Women in the fine arts, from the Seventh Century B.C. to the Twentieth Century A.D. by Clara Erskine Clement
page 11 of 448 (02%)
The art of the Renaissance reached its greatest excellence during the
last three decades of the fifteenth and the first half of the sixteenth
century. This was a glorious period in the History of Art. The barbarism
of the Middle Ages was essentially a thing of the past, but much barbaric
splendor in the celebration of ceremonies and festivals still remained to
satisfy the artistic sense, while every-day costumes and customs lent a
picturesqueness to ordinary life.
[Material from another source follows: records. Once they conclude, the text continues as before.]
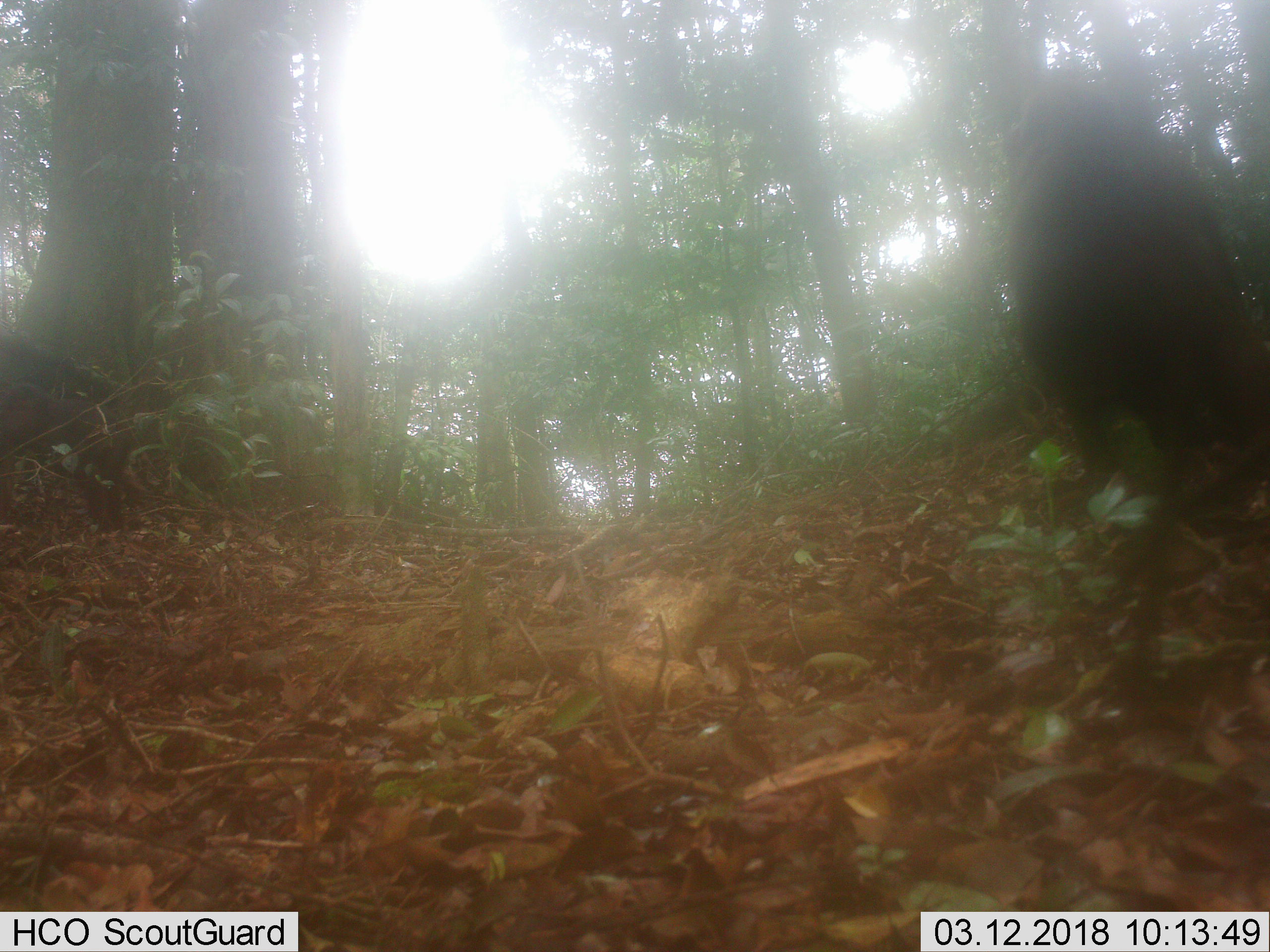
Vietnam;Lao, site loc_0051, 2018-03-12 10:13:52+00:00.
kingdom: Animalia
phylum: Chordata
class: Mammalia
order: Primates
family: Cercopithecidae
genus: Macaca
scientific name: Macaca arctoides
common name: stump-tailed macaque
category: stump tailed macaque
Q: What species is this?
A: Stump tailed macaque (stump-tailed macaque) (Macaca arctoides).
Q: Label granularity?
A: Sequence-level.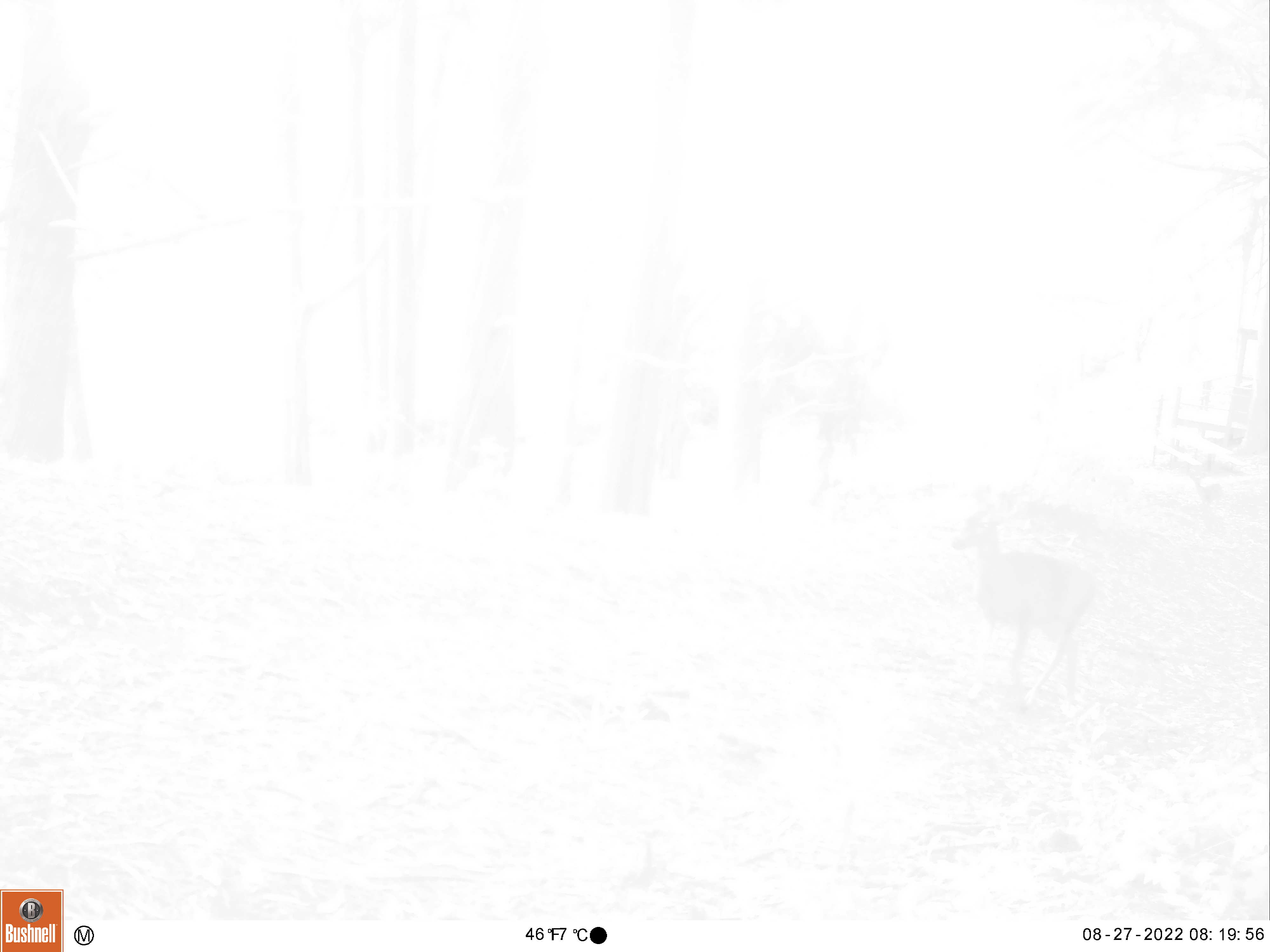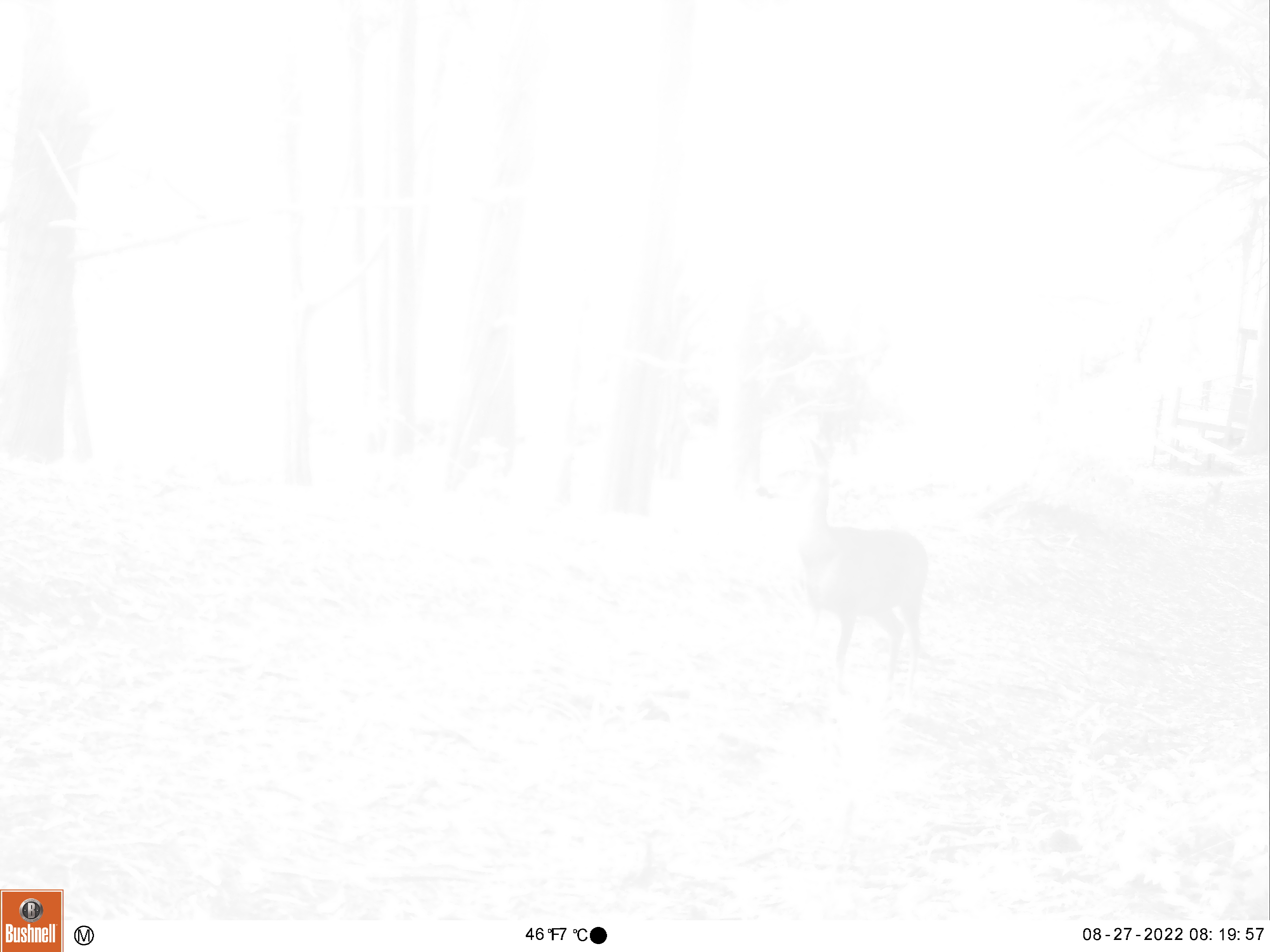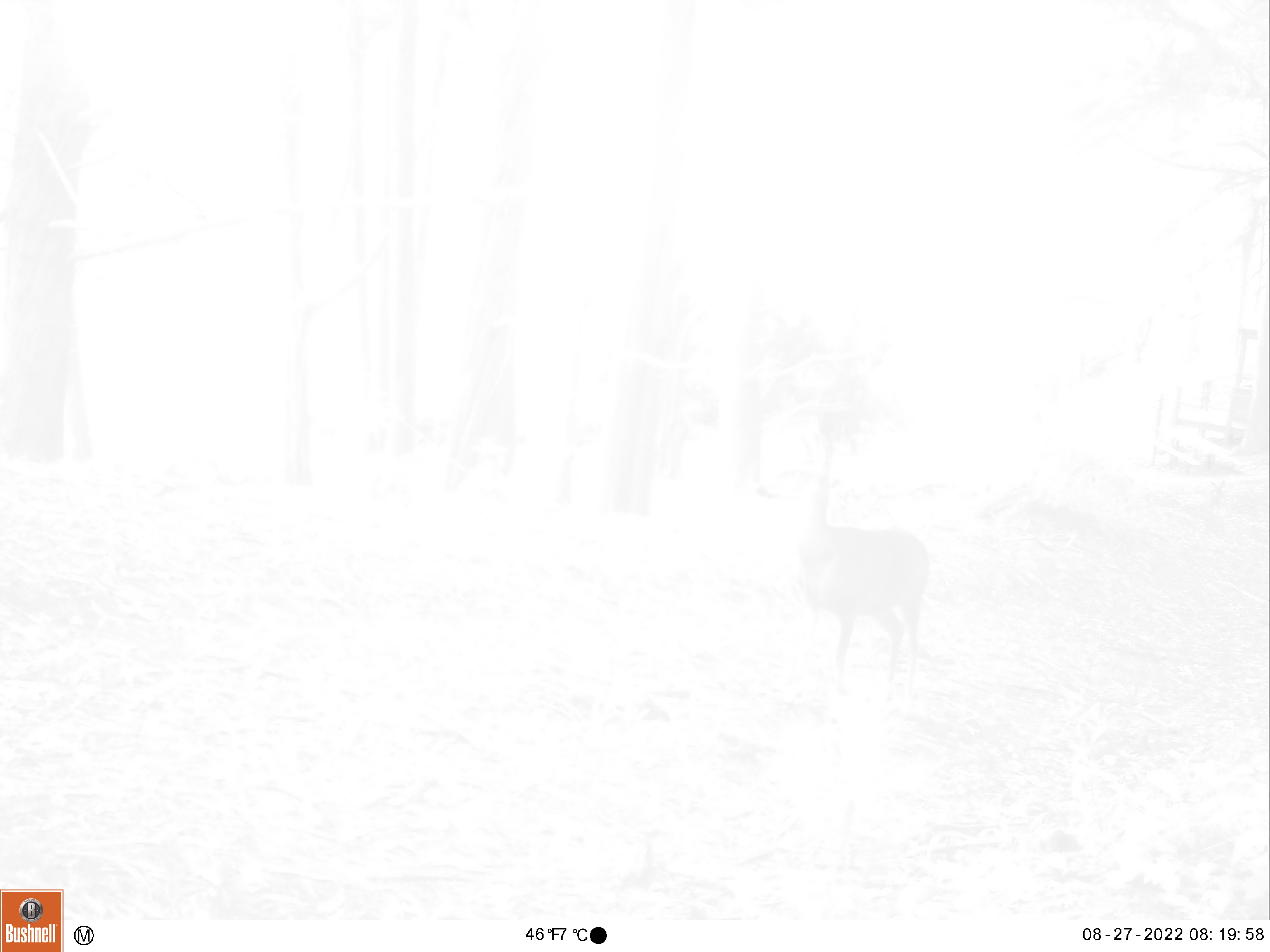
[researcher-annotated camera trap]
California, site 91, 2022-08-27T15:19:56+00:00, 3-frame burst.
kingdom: Animalia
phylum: Chordata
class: Mammalia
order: Artiodactyla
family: Cervidae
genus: Odocoileus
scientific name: Odocoileus hemionus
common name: mule deer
So much of the pagan spirit as endured
was modified by the spirit of the Renaissance. The result was a new order
of things especially favorable to painting.

An artist now felt himself as free to illustrate the pagan myths as to
represent the events in the lives of the Saviour, the Virgin and the
saints, and the actors in the sacred subjects were represented with the
same beauty and grace of form as were given the heroes and heroines of
Hellenic legend. St. Sebastian was as beautiful as Apollo, and the
imagination and senses were moved alike by pictures of Danae and the
Magdalene--the two subjects being often the work of the same artist.

The human form was now esteemed as something more than the mere
habitation of a soul; it was beautiful in itself and capable of awakening
unnumbered emotions in the human heart. Nature, too, presented herself in
a new aspect and inspired the artist with an ardor in her representation
such as few of the older painters had experienced in their devotion to
religious subjects.

This expansion of thought and purpose was inaugurating an art attractive
to women, to which the increasing liberty of artistic theory and
practice must logically make them welcome; a result which is a
distinguishing feature of sixteenth-century painting.